Background
Hepatocellular carcinoma (HCC) management requires complex decision-making considering tumor burden, liver function, and patient’s functional performance status. Large language models (LLMs) show promise in clinical applications, but their utility in HCC treatment recommendations remains unexplored. We evaluated the clinical relevance of LLM-generated treatment recommendations by comparing concordance with real-world physician decisions and survival outcomes.
Methods and findings
We analyzed 13,614 treatment-naive HCC patients diagnosed between 2008 and 2020 in the Korean Primary Liver Cancer Registry. Treatment recommendations were generated using ChatGPT 4o, Gemini 2.0, and Claude 3.5 with standardized prompts referencing the American Association for the Study of Liver Diseases and the European Association for the Study of the Liver guidelines.

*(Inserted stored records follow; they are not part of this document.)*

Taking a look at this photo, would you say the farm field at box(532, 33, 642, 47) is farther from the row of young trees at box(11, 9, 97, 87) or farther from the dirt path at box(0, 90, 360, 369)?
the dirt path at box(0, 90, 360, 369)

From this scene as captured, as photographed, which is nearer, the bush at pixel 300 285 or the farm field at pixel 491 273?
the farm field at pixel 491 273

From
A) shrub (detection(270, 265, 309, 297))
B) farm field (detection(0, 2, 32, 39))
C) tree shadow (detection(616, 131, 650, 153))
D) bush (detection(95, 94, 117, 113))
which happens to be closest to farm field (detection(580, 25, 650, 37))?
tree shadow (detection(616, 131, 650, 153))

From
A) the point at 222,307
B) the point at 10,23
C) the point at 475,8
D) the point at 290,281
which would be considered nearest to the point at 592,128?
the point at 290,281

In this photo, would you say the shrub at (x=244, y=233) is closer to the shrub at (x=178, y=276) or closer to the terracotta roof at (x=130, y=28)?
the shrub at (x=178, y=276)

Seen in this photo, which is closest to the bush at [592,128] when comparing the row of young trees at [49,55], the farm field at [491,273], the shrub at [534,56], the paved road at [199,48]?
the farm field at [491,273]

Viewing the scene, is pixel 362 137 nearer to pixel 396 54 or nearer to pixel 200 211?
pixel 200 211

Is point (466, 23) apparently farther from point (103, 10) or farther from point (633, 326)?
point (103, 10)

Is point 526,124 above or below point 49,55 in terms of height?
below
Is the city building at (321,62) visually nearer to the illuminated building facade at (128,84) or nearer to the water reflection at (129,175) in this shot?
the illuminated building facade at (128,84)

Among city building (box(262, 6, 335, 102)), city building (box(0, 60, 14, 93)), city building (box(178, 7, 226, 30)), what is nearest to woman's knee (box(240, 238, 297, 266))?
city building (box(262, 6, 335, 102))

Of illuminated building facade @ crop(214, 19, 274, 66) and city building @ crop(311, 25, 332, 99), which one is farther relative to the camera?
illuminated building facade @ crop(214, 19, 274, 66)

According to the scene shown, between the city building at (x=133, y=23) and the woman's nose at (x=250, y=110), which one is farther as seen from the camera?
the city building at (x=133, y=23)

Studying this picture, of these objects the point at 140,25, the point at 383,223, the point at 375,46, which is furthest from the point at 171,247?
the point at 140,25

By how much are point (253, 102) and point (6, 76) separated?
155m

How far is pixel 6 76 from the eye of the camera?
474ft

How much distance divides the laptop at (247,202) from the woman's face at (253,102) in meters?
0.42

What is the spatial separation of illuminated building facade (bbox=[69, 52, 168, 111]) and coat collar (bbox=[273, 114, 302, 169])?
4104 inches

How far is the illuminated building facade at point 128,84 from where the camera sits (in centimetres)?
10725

Patients were classified as “matched” when LLM recommendations corresponded to actual treatments received. Overall survival (OS) was compared between matched and mismatched groups, stratified by the Barcelona Clinic Liver Cancer (BCLC) stage. Decision tree analysis identified factors influencing treatment selection patterns. Concordance rates between LLM recommendations and physician decisions were 31.1% (ChatGPT 4o), 32.7% (Gemini 2.0), and 26.8% (Claude 3.5). In BCLC-A patients, treatment concordance with LLM recommendations was associated with significantly improved survival (ChatGPT 4o HR: 0.743, 95% CI [0.665, 0.831], P < 0.001). Conversely, in BCLC-C patients, concordance was associated with worse survival outcomes (ChatGPT 4o HR: 1.650, 95% CI [1.523, 1.787], P < 0.001; Gemini 2.0 HR: 1.586, 95% CI [1.470, 1.711], P < 0.001; Claude 3.5 HR 1.483, 95% CI [1.366, 1.610], P < 0.001). In BCLC-B, concordance showed only modest or nonsignificant associations with survival across models. Decision tree analysis revealed that physicians prioritized liver function parameters, while LLMs emphasized tumor characteristics. In early-stage HCC, physicians avoided curative treatments when hepatic reserve was limited, whereas in advanced-stage HCC, physicians preferred locoregional therapies in patients with preserved liver function despite guideline recommendations for systemic therapy. This study is limited by its retrospective design, reliance on registry data without imaging information, and focus on guideline-era treatments, warranting future prospective validation.
Conclusions
Concordance between LLM-generated and physician treatment decisions was associated with improved survival in early-stage HCC, whereas this association was not observed in advanced-stage disease. While LLMs may serve as adjunctive tools for guideline-concordant decisions in straightforward scenarios, their recommendations may reflect limited contextual awareness in complex clinical situations requiring individualized care. LLM recommendations should be interpreted cautiously alongside clinical judgment.